• What to work on:
Extract each line of the data below that contains the word "person".

--------------------------------------------------

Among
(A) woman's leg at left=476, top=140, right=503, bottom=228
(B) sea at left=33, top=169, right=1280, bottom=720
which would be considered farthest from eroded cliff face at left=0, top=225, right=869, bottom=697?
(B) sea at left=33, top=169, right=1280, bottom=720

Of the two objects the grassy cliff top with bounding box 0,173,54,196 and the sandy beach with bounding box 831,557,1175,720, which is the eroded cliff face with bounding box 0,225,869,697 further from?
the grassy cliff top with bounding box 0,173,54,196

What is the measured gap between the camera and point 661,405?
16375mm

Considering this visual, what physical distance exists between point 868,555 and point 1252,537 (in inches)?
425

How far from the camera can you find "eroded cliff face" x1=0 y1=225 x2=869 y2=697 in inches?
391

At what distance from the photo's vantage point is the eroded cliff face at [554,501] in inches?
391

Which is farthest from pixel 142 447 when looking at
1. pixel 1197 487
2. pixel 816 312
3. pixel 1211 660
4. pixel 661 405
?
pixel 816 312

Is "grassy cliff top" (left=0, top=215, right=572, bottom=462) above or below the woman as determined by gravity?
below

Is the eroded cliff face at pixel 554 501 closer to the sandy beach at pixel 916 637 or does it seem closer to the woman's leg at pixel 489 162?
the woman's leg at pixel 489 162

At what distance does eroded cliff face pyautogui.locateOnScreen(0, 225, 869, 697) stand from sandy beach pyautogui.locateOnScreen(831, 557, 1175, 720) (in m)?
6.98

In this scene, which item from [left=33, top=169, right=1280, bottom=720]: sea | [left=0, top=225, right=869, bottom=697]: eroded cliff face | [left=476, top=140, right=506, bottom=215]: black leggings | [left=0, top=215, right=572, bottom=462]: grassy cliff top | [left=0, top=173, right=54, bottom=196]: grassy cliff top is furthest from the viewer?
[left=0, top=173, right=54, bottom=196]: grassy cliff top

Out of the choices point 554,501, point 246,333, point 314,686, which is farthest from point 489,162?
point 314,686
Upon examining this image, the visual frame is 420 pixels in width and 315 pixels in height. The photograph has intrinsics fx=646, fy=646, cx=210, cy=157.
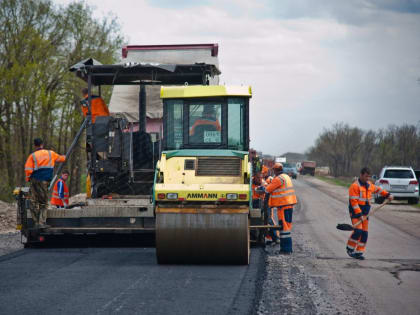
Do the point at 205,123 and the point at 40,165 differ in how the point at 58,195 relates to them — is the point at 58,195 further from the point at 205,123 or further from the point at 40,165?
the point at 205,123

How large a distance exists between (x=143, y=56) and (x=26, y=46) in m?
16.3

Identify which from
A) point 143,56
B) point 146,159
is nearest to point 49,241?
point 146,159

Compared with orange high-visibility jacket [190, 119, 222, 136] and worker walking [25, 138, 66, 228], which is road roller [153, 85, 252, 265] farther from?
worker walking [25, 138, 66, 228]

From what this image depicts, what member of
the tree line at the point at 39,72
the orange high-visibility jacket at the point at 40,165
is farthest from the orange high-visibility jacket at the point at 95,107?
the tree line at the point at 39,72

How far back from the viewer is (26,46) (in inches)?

--------------------------------------------------

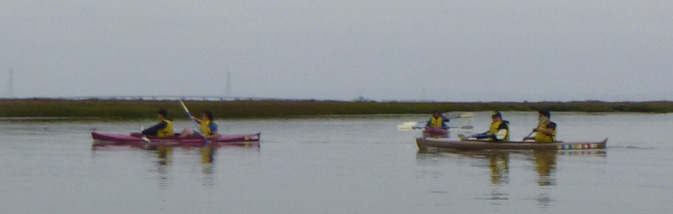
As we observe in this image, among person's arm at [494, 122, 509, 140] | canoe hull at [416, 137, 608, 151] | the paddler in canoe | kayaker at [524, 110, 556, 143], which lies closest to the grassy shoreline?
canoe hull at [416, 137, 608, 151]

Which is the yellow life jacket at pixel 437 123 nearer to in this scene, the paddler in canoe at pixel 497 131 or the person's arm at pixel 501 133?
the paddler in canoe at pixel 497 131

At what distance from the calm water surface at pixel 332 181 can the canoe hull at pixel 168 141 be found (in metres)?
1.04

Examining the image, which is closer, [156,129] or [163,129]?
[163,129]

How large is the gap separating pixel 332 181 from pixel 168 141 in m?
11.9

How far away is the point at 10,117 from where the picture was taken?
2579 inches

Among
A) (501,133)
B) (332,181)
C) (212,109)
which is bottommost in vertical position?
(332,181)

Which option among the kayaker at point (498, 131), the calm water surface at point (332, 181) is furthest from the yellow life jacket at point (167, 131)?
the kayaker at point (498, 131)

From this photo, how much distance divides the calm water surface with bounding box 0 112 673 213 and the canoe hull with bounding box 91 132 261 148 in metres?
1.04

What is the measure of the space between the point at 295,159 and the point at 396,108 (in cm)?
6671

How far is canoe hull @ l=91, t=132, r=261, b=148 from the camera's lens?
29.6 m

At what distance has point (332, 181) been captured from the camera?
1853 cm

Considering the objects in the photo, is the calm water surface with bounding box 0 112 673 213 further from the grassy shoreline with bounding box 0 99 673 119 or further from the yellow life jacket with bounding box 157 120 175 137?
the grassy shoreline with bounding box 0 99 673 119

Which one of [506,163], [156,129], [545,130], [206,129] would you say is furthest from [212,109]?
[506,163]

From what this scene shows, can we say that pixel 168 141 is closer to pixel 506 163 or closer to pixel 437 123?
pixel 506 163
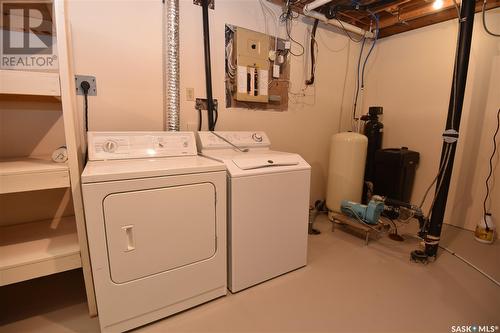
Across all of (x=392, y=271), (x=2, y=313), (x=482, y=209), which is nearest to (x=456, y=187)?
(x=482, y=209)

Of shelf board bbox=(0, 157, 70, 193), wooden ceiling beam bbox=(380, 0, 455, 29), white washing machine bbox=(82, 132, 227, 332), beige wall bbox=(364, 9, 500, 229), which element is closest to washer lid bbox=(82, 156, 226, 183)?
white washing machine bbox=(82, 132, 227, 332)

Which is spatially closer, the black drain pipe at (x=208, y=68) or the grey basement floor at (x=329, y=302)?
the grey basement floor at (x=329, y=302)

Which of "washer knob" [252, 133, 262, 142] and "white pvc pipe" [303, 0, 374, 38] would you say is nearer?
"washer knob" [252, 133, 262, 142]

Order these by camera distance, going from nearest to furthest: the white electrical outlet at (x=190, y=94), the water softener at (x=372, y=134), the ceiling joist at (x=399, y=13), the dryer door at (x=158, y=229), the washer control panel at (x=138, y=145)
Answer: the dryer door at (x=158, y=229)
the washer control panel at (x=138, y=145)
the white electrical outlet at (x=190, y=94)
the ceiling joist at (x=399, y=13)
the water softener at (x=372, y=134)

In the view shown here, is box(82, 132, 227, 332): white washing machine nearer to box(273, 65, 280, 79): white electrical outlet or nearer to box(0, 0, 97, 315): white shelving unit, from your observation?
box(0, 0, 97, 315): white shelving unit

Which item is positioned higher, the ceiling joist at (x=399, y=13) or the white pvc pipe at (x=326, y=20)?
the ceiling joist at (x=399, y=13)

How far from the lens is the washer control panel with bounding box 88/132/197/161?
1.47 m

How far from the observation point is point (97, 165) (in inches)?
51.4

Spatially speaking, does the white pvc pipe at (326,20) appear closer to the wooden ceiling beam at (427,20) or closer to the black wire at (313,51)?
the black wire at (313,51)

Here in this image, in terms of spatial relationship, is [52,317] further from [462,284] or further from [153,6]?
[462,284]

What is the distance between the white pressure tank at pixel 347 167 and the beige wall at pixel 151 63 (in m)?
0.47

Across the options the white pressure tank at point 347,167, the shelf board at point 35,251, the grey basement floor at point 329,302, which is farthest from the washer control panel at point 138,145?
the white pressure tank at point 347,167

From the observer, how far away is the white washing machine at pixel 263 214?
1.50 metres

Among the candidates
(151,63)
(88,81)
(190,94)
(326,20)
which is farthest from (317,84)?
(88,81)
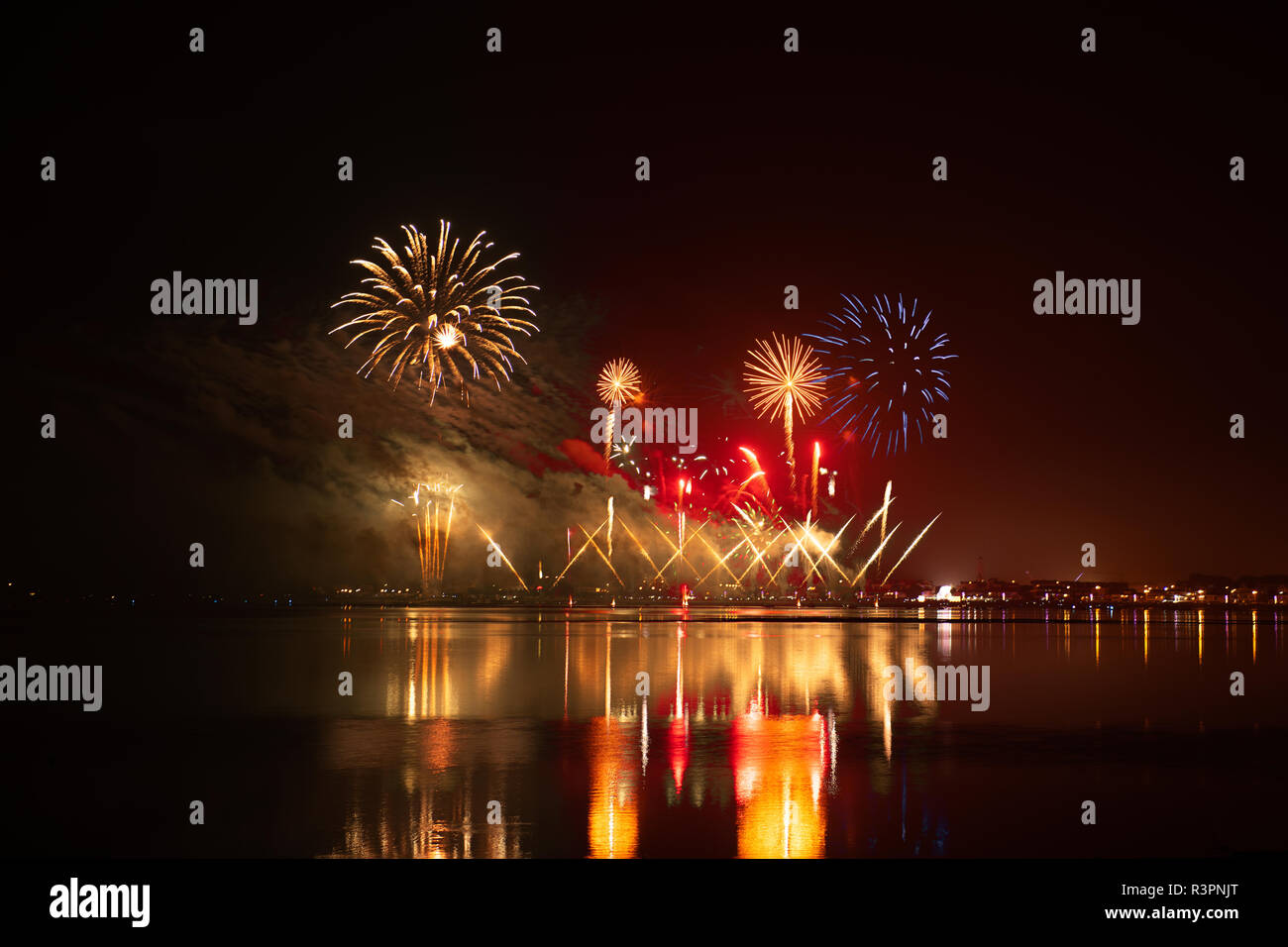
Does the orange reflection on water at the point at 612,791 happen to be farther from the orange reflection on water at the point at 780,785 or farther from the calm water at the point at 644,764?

--------------------------------------------------

• The response:
As we observe in this image, among person's arm at [494, 122, 509, 140] | canoe hull at [416, 137, 608, 151] | the paddler in canoe | kayaker at [524, 110, 556, 143], which lies closest to the grassy shoreline?
Which is the yellow life jacket at pixel 437 123 nearer to in this scene, the paddler in canoe at pixel 497 131 or the person's arm at pixel 501 133?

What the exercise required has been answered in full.